Life was turning around for Mary Lou Bakewell: She’d rebounded from back surgery, returned to work and bought a house with her husband, a bar manager at Siné, last fall.
The baby boy came Jan. 16. She stayed home for about seven weeks — unpaid, but getting by. She’d resume bartending at Home Team Grill in time for March Madness.
March was always reliable, until it wasn’t.
The couple could only watch as the basketball games that lured fans to the sports bar were first played to empty arenas, then canceled amid an escalating pandemic.
Their jobs came next. Between 115,000 to 170,000 of the state’s 287,000 restaurant workers will meet the same fate if national projections hold true.
Finding a new restaurant job had always been easy. Now it’s impossible.
Jobs in service and hospitality — think bartenders and baristas, hairstylists and hotel workers — are disappearing as the president, the governor and the nation’s top doctors urge people to stay home so more of us stay alive.

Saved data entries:
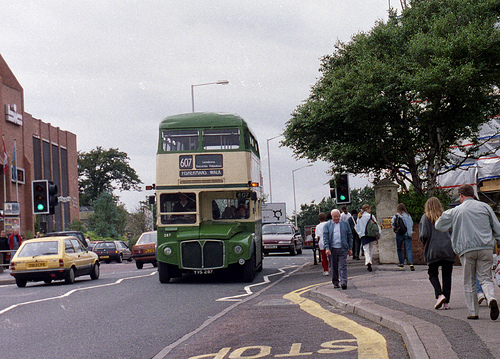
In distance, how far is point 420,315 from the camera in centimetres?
958

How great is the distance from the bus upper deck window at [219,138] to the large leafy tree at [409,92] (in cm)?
550

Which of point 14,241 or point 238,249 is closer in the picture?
point 238,249

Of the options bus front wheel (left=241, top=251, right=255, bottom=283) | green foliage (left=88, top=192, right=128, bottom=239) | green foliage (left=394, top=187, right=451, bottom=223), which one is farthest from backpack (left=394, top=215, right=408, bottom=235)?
green foliage (left=88, top=192, right=128, bottom=239)

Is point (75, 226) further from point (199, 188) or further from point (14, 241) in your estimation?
point (199, 188)

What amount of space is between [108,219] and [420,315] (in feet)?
238

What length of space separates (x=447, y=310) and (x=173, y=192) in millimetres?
10489

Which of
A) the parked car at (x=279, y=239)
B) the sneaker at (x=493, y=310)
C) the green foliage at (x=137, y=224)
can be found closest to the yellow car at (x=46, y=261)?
the sneaker at (x=493, y=310)

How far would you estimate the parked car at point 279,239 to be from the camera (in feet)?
125

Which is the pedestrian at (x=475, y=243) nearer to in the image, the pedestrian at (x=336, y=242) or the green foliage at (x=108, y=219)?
the pedestrian at (x=336, y=242)

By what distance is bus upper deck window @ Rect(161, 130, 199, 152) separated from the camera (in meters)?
19.2

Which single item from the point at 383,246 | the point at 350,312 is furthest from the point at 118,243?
the point at 350,312

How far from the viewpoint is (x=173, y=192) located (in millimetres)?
19234

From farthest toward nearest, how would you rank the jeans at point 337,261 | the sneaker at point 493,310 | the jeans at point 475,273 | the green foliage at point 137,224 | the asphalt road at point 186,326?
the green foliage at point 137,224 < the jeans at point 337,261 < the jeans at point 475,273 < the sneaker at point 493,310 < the asphalt road at point 186,326

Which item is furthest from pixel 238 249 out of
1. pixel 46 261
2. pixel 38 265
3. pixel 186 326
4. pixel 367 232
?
pixel 186 326
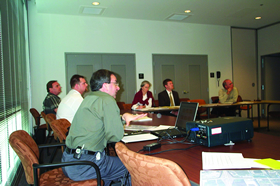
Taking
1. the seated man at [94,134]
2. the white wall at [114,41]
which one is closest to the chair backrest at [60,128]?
the seated man at [94,134]

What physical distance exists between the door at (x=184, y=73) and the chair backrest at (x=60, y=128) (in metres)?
4.24

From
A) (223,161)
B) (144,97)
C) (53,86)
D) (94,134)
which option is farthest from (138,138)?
(53,86)

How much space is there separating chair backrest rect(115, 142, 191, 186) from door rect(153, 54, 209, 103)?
547cm

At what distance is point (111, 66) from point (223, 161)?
5.16 m

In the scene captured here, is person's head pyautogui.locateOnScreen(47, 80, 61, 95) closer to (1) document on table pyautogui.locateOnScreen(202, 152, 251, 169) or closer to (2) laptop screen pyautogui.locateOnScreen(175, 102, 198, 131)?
(2) laptop screen pyautogui.locateOnScreen(175, 102, 198, 131)

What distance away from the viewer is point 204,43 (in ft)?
22.8

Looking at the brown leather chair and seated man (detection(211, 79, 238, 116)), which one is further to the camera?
seated man (detection(211, 79, 238, 116))

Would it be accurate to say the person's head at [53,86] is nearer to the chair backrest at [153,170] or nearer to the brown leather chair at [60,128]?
the brown leather chair at [60,128]

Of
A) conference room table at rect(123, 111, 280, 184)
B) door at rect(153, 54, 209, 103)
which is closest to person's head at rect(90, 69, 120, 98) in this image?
conference room table at rect(123, 111, 280, 184)

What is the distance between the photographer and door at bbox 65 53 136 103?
18.4 ft

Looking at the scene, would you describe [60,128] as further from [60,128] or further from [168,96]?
[168,96]

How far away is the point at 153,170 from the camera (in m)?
→ 0.84

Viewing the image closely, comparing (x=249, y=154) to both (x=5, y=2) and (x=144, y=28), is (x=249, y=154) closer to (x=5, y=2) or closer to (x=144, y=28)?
(x=5, y=2)

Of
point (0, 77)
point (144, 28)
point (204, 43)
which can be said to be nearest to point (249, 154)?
point (0, 77)
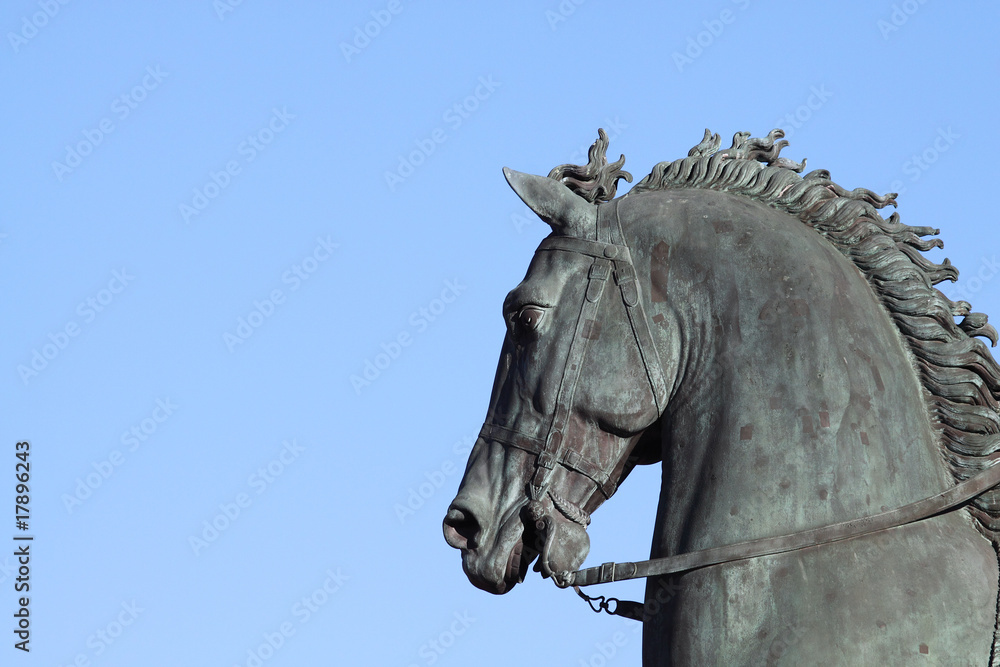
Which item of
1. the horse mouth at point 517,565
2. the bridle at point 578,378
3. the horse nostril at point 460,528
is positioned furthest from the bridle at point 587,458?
the horse nostril at point 460,528

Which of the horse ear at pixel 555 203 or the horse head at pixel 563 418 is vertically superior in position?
the horse ear at pixel 555 203

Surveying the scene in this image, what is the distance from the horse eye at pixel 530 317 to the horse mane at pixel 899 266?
781mm

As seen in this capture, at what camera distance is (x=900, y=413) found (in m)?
6.25

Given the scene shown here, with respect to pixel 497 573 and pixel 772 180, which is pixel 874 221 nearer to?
pixel 772 180

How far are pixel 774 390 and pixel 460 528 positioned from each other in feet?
5.52

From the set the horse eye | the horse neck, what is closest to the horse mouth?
the horse neck

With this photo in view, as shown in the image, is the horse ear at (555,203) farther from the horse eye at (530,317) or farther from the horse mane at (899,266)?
the horse eye at (530,317)

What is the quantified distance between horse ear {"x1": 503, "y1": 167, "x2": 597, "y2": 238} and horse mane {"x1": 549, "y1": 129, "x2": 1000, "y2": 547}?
26 centimetres

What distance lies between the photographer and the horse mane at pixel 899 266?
6.34 meters

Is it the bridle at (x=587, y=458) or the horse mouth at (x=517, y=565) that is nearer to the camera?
the bridle at (x=587, y=458)

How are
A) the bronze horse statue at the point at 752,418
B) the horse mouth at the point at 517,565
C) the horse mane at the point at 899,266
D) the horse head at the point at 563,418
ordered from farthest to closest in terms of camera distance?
the horse mouth at the point at 517,565
the horse head at the point at 563,418
the horse mane at the point at 899,266
the bronze horse statue at the point at 752,418

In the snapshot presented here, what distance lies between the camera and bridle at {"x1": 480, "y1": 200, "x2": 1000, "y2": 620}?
20.0ft

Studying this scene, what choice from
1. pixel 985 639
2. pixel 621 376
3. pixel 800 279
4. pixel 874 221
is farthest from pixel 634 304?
pixel 985 639

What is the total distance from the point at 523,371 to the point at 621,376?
0.55 m
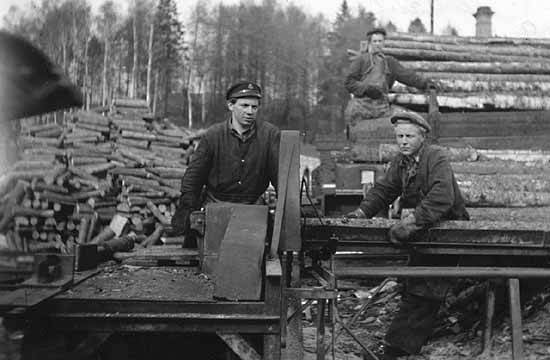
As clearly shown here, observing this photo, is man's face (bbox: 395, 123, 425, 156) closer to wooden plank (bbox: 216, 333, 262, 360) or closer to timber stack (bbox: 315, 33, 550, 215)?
timber stack (bbox: 315, 33, 550, 215)

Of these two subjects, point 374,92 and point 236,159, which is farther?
point 374,92

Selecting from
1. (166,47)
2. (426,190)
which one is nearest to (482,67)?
(426,190)

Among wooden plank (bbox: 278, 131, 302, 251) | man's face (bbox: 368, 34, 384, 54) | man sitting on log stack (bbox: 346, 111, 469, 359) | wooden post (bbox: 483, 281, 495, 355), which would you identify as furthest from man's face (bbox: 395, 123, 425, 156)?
man's face (bbox: 368, 34, 384, 54)

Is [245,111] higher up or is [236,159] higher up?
[245,111]

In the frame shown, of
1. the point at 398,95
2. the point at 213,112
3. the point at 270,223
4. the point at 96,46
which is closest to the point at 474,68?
the point at 398,95

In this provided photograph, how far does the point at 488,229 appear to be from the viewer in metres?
4.35

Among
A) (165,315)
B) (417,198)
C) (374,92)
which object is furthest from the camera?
(374,92)

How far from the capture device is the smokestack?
1484cm

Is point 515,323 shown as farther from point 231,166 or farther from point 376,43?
point 376,43

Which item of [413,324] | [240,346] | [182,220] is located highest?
[182,220]

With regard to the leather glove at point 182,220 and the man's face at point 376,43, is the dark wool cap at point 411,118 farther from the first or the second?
the man's face at point 376,43

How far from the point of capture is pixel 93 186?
10.6 meters

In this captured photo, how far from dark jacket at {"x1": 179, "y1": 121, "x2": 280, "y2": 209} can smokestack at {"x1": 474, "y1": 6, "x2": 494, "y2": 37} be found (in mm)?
11994

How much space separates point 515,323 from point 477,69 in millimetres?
7960
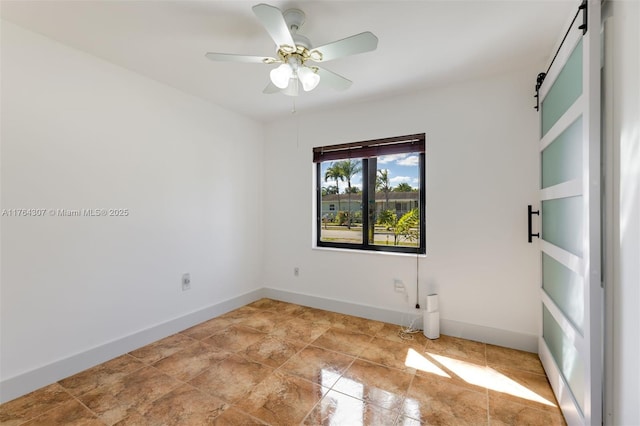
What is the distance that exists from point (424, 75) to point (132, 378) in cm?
339

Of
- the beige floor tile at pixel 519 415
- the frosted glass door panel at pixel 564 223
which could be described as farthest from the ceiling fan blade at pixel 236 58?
the beige floor tile at pixel 519 415

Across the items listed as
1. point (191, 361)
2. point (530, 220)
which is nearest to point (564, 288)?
point (530, 220)

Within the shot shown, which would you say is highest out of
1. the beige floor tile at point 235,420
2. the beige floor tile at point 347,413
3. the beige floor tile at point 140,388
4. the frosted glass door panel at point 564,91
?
the frosted glass door panel at point 564,91

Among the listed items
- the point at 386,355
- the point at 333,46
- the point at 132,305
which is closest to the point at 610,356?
the point at 386,355

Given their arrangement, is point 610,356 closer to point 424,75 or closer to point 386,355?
point 386,355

### SET OF TASKS
[A] Quote the passage about restaurant workers losing their jobs, starting at "The baby boy" and ending at "Now it’s impossible.".
[B] Continue the passage about restaurant workers losing their jobs from the point where it stops.
These rows have nothing to do with the restaurant workers text.

### RESPONSES
[A]
The baby boy came Jan. 16. She stayed home for about seven weeks — unpaid, but getting by. She’d resume bartending at Home Team Grill in time for March Madness.
March was always reliable, until it wasn’t.
The couple could only watch as the basketball games that lured fans to the sports bar were first played to empty arenas, then canceled amid an escalating pandemic.
Their jobs came next. Between 115,000 to 170,000 of the state’s 287,000 restaurant workers will meet the same fate if national projections hold true.
Finding a new restaurant job had always been easy. Now it’s impossible.

[B]
In Richmond, at least 100 restaurants have closed their doors entirely and hundreds more have converted to takeout only in the wake of Gov. Ralph Northam’s order to limit gatherings at restaurants and other places to no more than 10 people.
Suddenly, Bakewell has a 2-month-old son, a 4-year-old daughter and an 11-year-old stepson in a house with a leaking waste water pipe that shut off access to the kitchen and one of two bathrooms, with no clear path forward as the bills piled up.
They’re looking at a $1,000 homeowner’s insurance deductible, up to $600 for parts not covered by insurance and a $1,500 mortgage payment for April.
And that’s best-case, if the sample plumbers took from the wall Friday to test for asbestos doesn’t force them to leave home during the repairs, and if the repairmen are still allowed to work during any new stage of social distancing.
For now, the couple are taking turns watching the children, making calls and filling out forms online.
“Pretty much anybody that we are going to have a bill from, we have been trying to get in touch with them, even just to push them off for a little,” said Bakewell, who had planned to sell baked goods from home to make a little cash before her kitchen imploded. “We know we’d be OK this month. We can do that for a month or so, but beyond that is where we would need something to change.”
It can be hard, she said, to not let the children see them panicking. But they worry how they’ll pay bills, whether they’ll get to keep health insurance and what shoe is left to drop.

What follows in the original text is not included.